━━━━━ Data for review ━━━━━

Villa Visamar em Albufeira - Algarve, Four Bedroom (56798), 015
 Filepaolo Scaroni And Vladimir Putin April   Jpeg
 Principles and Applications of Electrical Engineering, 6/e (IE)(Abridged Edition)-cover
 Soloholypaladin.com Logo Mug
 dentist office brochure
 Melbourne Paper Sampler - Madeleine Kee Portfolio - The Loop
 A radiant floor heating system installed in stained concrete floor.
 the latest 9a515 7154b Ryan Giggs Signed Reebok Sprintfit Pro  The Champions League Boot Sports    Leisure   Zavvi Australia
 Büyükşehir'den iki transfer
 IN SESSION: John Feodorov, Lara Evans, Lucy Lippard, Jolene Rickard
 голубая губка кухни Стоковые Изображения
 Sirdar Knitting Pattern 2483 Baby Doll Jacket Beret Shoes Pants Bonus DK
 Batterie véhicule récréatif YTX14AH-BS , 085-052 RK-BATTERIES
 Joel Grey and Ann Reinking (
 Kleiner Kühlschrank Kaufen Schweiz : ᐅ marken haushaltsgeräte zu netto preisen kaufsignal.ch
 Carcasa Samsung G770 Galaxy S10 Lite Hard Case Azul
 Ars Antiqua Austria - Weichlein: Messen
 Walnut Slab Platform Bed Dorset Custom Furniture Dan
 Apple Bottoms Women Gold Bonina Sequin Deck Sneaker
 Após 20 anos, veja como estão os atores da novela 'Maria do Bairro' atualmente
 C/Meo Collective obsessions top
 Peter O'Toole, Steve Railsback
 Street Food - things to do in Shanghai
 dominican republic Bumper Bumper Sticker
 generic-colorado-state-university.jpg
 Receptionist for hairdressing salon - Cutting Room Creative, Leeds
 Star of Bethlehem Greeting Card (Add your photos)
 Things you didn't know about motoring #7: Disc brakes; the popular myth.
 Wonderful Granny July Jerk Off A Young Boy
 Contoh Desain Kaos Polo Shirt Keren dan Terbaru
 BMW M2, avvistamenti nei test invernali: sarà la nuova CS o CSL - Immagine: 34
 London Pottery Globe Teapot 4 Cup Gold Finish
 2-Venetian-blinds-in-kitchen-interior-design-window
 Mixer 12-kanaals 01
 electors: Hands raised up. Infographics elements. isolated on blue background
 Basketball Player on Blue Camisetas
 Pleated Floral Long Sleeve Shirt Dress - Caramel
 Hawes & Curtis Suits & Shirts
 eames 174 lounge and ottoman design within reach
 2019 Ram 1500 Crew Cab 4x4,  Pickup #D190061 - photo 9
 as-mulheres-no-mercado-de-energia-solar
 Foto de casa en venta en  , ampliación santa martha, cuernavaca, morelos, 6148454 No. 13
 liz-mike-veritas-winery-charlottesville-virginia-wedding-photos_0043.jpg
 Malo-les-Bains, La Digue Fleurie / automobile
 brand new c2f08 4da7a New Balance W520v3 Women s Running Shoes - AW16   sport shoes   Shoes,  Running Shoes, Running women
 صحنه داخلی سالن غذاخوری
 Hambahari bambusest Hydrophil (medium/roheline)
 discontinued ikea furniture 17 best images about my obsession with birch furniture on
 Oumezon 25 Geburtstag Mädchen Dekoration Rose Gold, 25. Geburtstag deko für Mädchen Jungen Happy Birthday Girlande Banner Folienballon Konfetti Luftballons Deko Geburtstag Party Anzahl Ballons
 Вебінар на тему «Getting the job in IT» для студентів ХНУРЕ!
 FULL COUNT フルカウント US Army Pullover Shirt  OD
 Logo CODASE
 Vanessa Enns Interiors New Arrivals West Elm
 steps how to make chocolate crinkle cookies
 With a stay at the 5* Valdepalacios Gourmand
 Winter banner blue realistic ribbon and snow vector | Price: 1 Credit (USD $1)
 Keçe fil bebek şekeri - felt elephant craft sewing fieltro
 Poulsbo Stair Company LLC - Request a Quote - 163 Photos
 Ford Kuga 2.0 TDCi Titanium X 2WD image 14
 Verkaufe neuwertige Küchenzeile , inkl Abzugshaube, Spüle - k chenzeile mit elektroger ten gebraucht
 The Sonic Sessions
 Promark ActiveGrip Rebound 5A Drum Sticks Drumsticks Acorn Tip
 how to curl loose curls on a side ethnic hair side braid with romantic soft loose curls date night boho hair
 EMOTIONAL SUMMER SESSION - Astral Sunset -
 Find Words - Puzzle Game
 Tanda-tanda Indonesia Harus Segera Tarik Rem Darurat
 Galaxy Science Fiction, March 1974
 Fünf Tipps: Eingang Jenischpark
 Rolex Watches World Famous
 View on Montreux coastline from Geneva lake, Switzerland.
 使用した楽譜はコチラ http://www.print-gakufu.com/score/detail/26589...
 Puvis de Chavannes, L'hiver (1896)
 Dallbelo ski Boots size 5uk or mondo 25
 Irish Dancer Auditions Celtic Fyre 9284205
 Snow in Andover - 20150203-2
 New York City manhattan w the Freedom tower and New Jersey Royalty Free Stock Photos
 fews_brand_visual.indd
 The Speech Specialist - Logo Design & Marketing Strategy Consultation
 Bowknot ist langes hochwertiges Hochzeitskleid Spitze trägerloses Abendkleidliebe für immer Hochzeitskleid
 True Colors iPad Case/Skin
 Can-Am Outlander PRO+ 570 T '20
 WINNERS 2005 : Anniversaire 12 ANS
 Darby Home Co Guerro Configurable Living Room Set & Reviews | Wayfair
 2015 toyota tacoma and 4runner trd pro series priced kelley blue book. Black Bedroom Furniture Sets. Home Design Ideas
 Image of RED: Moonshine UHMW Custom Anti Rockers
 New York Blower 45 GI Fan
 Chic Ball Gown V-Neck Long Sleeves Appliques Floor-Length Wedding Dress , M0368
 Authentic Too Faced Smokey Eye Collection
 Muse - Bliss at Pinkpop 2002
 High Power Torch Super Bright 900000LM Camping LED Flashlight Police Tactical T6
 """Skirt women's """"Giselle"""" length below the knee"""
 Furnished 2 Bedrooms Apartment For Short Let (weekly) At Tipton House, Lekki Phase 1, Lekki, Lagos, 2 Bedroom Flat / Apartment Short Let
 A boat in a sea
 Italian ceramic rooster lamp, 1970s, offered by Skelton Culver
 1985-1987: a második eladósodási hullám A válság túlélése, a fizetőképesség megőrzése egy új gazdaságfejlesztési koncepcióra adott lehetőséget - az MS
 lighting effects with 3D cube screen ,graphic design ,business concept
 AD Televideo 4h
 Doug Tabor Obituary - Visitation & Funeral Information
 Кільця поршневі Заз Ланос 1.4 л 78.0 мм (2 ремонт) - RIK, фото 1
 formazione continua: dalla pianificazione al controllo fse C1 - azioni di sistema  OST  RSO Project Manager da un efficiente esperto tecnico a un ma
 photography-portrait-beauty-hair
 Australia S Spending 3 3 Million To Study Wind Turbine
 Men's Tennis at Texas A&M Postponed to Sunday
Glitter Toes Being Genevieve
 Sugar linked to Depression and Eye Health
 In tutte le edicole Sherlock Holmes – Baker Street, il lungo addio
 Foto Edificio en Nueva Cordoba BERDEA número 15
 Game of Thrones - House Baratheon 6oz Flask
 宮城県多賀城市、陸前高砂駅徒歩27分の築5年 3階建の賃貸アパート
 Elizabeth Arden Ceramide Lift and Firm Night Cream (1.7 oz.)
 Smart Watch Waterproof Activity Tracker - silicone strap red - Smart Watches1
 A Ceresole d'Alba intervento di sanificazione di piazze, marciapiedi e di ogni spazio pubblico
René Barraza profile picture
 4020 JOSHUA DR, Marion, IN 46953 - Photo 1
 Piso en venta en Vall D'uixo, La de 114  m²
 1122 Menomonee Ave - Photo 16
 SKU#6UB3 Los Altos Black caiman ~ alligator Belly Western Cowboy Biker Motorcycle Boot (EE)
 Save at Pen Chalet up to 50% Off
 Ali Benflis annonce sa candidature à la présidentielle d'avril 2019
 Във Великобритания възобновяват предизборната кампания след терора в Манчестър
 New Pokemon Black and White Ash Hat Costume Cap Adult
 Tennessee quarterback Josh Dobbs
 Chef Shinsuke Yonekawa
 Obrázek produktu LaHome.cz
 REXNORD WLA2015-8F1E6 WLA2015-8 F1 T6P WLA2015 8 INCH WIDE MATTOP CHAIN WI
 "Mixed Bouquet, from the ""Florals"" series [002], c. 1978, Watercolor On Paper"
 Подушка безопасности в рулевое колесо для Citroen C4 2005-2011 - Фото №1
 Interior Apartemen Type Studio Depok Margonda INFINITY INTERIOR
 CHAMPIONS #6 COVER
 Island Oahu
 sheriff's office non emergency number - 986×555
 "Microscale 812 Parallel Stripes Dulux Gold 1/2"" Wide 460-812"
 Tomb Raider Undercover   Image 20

━━━━━

All lines above that contain the word "Case" are to be copied.

 Carcasa Samsung G770 Galaxy S10 Lite Hard Case Azul
 True Colors iPad Case/Skin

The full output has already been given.